In County of Saratoga v. Delaware Engineering, D.P.C., 189 A.D.3d 1926, 139 N.Y.S.3d 381 (3d Dept 2020), the New York Supreme Court Appellate Division held that an engineer’s contractual indemnity claim against the contractor was due to be dismissed, as the indemnity provision unambiguously and expressly excluded claims for damage to the “work itself.”

In 2007, Saratoga County (“Saratoga”) retained Delaware Engineer, D.P.C. (“Delaware”) to provide design services related to the expansion of a wastewater treatment plant. Saratoga hired Jett Industries, Inc. (“Jett”) as the general contractor. After the project was complete, two pumps malfunctioned and one of the water tanks ruptured. Saratoga sued Jett and Delaware. Delaware cross claimed against Jett for contribution, common-law indemnification and contractual indemnification.

Jett moved to dismiss Delaware’s claims, arguing the contract language limited any liability to Delaware. The Court granted the motion as to the common law indemnification and contribution claims, but denied it as to the contractual indemnification claim. In support of its Motion, Jett cited the contract, which stated that Jett was required to indemnify Delaware if Jett’s negligence, either in whole or in part, caused personal injury or destruction of property “other than to the work itself.”

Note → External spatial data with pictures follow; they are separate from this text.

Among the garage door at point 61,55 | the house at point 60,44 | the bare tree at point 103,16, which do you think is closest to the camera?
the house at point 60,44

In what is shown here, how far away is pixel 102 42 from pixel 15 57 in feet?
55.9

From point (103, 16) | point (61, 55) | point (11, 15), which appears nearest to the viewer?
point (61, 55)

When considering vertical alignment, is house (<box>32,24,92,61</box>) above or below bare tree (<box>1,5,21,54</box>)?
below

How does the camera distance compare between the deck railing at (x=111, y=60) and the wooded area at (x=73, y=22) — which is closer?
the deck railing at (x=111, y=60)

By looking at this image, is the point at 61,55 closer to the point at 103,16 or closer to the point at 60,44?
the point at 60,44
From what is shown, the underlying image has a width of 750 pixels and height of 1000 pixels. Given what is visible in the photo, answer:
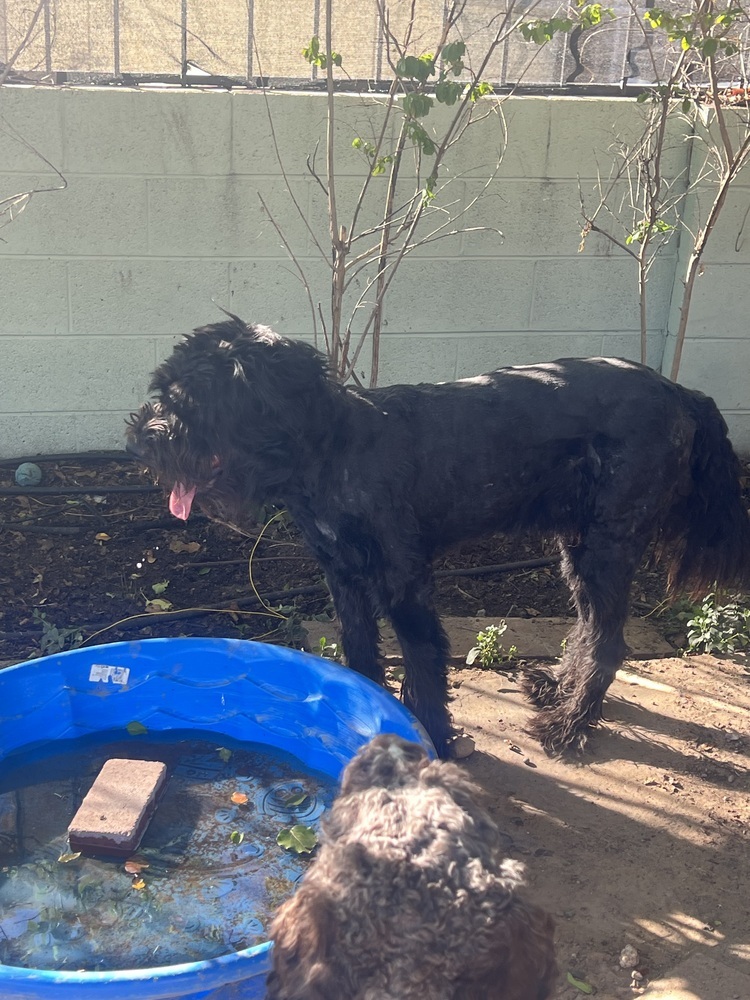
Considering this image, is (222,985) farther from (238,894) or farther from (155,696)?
(155,696)

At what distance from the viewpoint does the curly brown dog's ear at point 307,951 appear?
1.58m

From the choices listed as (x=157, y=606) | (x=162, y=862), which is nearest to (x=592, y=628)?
(x=162, y=862)

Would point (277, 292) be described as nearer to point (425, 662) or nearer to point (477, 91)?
point (477, 91)

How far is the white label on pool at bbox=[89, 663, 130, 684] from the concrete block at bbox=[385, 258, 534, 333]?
310 cm

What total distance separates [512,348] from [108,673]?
3.51 m

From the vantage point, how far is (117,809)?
9.96ft

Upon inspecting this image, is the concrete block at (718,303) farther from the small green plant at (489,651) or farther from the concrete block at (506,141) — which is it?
the small green plant at (489,651)

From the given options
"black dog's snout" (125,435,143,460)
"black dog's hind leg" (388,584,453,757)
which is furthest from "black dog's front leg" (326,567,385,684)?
"black dog's snout" (125,435,143,460)

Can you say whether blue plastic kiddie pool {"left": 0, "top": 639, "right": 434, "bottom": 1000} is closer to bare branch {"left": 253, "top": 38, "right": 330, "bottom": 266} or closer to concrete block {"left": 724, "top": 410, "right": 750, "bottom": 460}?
bare branch {"left": 253, "top": 38, "right": 330, "bottom": 266}

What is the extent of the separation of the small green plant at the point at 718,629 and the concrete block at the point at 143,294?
3.15 meters

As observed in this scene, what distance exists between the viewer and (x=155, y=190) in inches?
220

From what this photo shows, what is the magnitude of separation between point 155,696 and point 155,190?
10.4ft

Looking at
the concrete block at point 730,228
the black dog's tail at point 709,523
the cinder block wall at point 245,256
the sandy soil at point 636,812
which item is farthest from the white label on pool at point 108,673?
the concrete block at point 730,228

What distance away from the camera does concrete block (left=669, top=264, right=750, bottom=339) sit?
20.2 ft
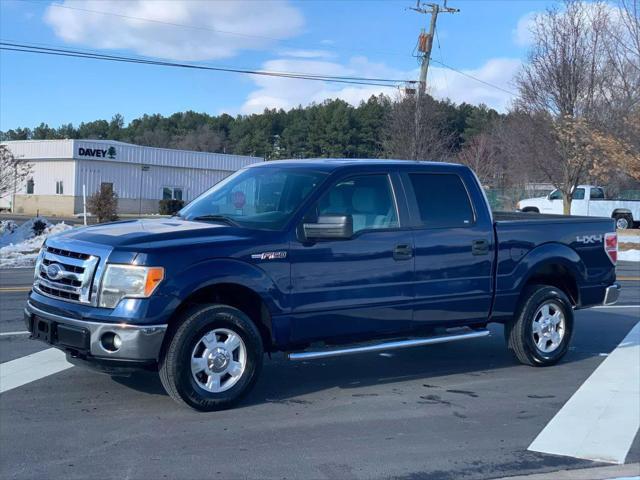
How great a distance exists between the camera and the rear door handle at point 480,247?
7375 millimetres

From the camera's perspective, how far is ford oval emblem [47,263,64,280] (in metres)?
6.05

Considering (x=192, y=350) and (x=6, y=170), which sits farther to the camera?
(x=6, y=170)

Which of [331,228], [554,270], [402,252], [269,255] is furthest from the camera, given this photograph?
[554,270]

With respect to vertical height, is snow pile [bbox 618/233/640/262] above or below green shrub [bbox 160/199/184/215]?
below

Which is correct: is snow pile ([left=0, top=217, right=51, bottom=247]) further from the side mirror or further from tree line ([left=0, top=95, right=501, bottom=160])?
the side mirror

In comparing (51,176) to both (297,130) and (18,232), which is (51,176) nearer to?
(297,130)

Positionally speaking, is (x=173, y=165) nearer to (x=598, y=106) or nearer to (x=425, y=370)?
(x=598, y=106)

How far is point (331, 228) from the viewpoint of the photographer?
6336mm

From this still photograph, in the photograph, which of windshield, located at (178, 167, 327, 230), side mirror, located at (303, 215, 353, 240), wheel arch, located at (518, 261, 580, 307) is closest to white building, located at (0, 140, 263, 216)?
windshield, located at (178, 167, 327, 230)

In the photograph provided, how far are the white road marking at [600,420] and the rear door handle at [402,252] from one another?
1815mm

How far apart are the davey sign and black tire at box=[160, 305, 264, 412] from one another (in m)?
48.7

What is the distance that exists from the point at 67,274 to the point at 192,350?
112 cm

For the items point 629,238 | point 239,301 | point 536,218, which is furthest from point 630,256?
point 239,301

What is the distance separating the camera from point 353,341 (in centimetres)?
684
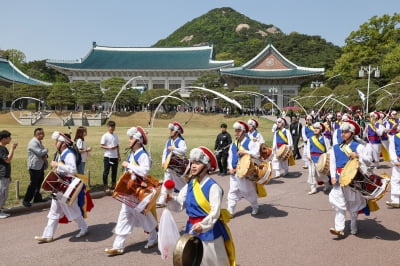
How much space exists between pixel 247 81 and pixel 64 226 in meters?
49.3

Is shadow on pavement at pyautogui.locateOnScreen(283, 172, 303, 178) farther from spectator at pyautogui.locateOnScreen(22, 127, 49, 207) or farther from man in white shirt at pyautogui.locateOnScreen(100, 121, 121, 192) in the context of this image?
spectator at pyautogui.locateOnScreen(22, 127, 49, 207)

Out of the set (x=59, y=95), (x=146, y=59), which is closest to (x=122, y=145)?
(x=59, y=95)

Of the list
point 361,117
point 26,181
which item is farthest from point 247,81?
point 26,181

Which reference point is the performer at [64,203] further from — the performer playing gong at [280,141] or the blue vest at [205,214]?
the performer playing gong at [280,141]

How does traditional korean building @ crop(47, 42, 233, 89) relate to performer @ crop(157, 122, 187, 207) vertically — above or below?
above

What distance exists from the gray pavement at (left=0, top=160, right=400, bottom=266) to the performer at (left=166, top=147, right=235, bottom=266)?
124 cm

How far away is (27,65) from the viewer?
79438 millimetres

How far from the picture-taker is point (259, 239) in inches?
237

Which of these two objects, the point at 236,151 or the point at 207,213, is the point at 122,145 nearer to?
the point at 236,151

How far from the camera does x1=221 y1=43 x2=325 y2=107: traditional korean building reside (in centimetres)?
5234

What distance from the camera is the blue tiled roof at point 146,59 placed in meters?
58.9

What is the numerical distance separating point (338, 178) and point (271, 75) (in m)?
48.4

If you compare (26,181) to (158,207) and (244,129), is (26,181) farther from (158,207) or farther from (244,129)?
(244,129)

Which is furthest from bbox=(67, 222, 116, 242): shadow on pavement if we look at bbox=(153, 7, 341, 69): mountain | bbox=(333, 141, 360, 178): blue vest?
bbox=(153, 7, 341, 69): mountain
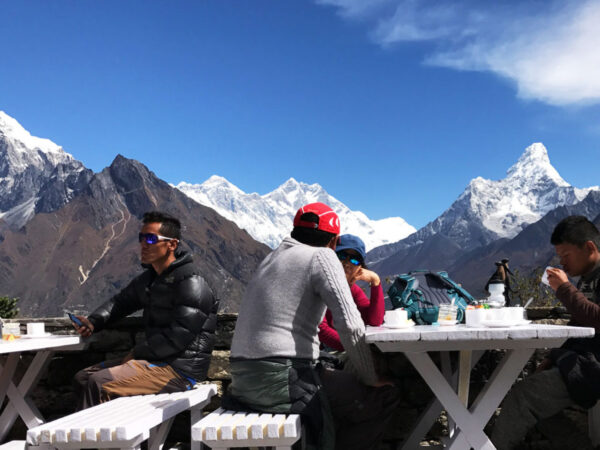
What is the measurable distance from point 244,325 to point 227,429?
0.53 meters

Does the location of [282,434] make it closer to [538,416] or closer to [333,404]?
[333,404]

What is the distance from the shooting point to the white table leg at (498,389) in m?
3.12

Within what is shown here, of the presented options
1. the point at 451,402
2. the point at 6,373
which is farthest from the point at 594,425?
the point at 6,373

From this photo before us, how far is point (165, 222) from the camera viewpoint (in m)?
4.32

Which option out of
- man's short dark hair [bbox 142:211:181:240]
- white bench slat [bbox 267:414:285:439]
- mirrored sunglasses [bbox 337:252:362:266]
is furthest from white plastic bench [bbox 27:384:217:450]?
mirrored sunglasses [bbox 337:252:362:266]

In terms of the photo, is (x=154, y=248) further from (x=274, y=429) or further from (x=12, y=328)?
(x=274, y=429)

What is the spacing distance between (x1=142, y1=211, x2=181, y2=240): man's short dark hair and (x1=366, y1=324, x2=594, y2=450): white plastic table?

The New York Appellate Division reversed, ruling the agreement did not extend to the damages in this case.  Saratoga asserted claims for damage to the tank, specifically the rupturing and heaving of its concrete floor. The Court concluded that such damage clearly was to the work itself, as Delaware designed the tanks and Jett installed them. The Court agreed with Jett that the provision explicitly excluded claims for damage to the work itself.

The Court reinforced its position that it would not interfere with indemnification agreements as long as the intent to indemnify is clear. The Court stated, “It is well established that an indemnification agreement must be strictly construed to avoid reading into it a duty which the parties did not intend to be assumed.”  In other words, but for the limiting language of the agreement, the Court most likely would have allowed the claim to continue.

This holding reinforces the position that Courts are not willing to interfere when a written agreement is clear and unambiguous on its face. In the present case, the Court recognized that the indemnitor and indemnitee agreed to shift certain risks, but not others. In light of the limitation of scope, the Court would not broaden the indemnity obligation. Parties should be careful to consider the addition or deletion of such qualifying clauses, as the impact can be determinative of whether indemnity is owed.